While the British Invaders were being blamed for the decline of Western civilization, The Sonics were making the world safe for even more primitive instincts, poking holes in their speakers to make the guitars sound more distorted, howling like Little Richard on hallucinogens, and coming up with lyrics like "Wine is red / Poison is blue / Strychnine is good / For what's ailin' you."
Lind says "Strychnine" is now the biggest crowd-pleaser on The Sonics' current tour, although it was the band's 1964 debut single, "The Witch," that first got them out of the garage and onto the airwaves. That was also the band's first taste of what the big-time must have looked like to working-class kids in a self-consciously second-class city.
"Tacoma and Seattle were like Liverpool and London," says Lind. "Tacoma is a blue-collar port city — our dads were all blue-collar guys — and Seattle was this big, beautiful metropolitan city. So the bands down in Tacoma were a little more hard-edged. Seattle had this jazz scene and all these fantastic musicians — you know, man for man, they were better than we were. But they'd swing it more. And we didn't want to swing it. We wanted to knock it down."
But when it came time to cut their first record, The Sonics were convinced they'd blown it. "We were 17 and we'd never been into a studio before," says Lind of the Seattle sojourn. "So we went up to the big city where the skyscrapers were, got in the elevator, walked in the recording studio, and we all just kind of choked."
The band managed to knock out a cover of Little Richard's "Keep on Knockin'" without incident, but then things got weird.
"When it came time for 'The Witch,' we were real nervous, so we played it three times faster than it was designed to be played. It became what it is now. And we went home after the recording session and laid on the floor and listened to that studio master over and over. We just lay there and went, 'Oh God, listen to that. We totally screwed this up, we wasted our money, it's awful.'"
Still, "The Witch" became a huge regional hit, although Lind says it failed to unseat Petula Clark's "Downtown" from the No. 1 slot.
"The program director at KJR, which was the big Seattle station at the time, said in interviews that he really didn't like the song, because it was about Satan and evil and so forth. But it's not. It's about evil women."
And while all that may seem tame now, The Sonics' music never has: Not on this year's unexpectedly powerful comeback album, This Is the Sonics, which prompted Pitchfork to declare that "The Sonics are alive and viciously well." Nor during their live shows, which have been earning rave reviews ever since the band first got back together for Brooklyn's neo-hipster Cavestomp festival back in 2007.

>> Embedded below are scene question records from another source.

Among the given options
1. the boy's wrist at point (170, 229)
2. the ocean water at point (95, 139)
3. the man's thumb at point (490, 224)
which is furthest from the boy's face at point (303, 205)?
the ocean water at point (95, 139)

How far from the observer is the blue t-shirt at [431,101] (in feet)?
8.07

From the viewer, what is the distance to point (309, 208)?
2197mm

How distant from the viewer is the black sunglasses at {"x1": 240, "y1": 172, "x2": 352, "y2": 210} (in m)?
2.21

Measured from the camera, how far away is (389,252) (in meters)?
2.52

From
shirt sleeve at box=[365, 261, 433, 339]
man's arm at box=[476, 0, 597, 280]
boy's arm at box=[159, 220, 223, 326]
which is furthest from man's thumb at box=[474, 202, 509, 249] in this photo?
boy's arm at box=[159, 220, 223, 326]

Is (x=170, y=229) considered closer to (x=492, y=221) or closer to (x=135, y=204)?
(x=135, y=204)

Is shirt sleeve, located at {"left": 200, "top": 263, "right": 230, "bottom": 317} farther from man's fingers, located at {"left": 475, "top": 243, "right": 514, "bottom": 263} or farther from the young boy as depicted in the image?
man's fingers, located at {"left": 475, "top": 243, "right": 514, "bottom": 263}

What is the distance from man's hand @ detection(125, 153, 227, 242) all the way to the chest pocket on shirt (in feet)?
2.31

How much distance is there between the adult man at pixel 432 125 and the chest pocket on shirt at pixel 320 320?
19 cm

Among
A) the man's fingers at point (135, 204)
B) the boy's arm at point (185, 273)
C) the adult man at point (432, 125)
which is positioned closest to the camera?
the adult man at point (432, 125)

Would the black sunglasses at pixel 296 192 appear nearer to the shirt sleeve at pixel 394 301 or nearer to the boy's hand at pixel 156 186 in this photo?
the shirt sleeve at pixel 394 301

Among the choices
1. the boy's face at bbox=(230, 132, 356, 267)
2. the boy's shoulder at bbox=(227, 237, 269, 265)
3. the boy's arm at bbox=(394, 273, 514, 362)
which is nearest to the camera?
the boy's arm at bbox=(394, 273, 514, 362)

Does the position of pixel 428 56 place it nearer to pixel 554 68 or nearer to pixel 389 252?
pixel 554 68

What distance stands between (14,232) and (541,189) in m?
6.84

Lind still recalls how strange it was to actually hear himself and his bandmates onstage for the first time.
"We walked up for the sound check and said, 'What are these boxes?' Those are MONITORS. 'Well, what do they DO?'"
The band earned two encores that night, complete with standing ovations, and became fast friends with neo-garage acts like Barrence Whitfield and The Hives.
"We didn't screw up, we didn't blow songs," says Lind of The Sonics' successful stumble into the 21st century. "We weren't pathetic."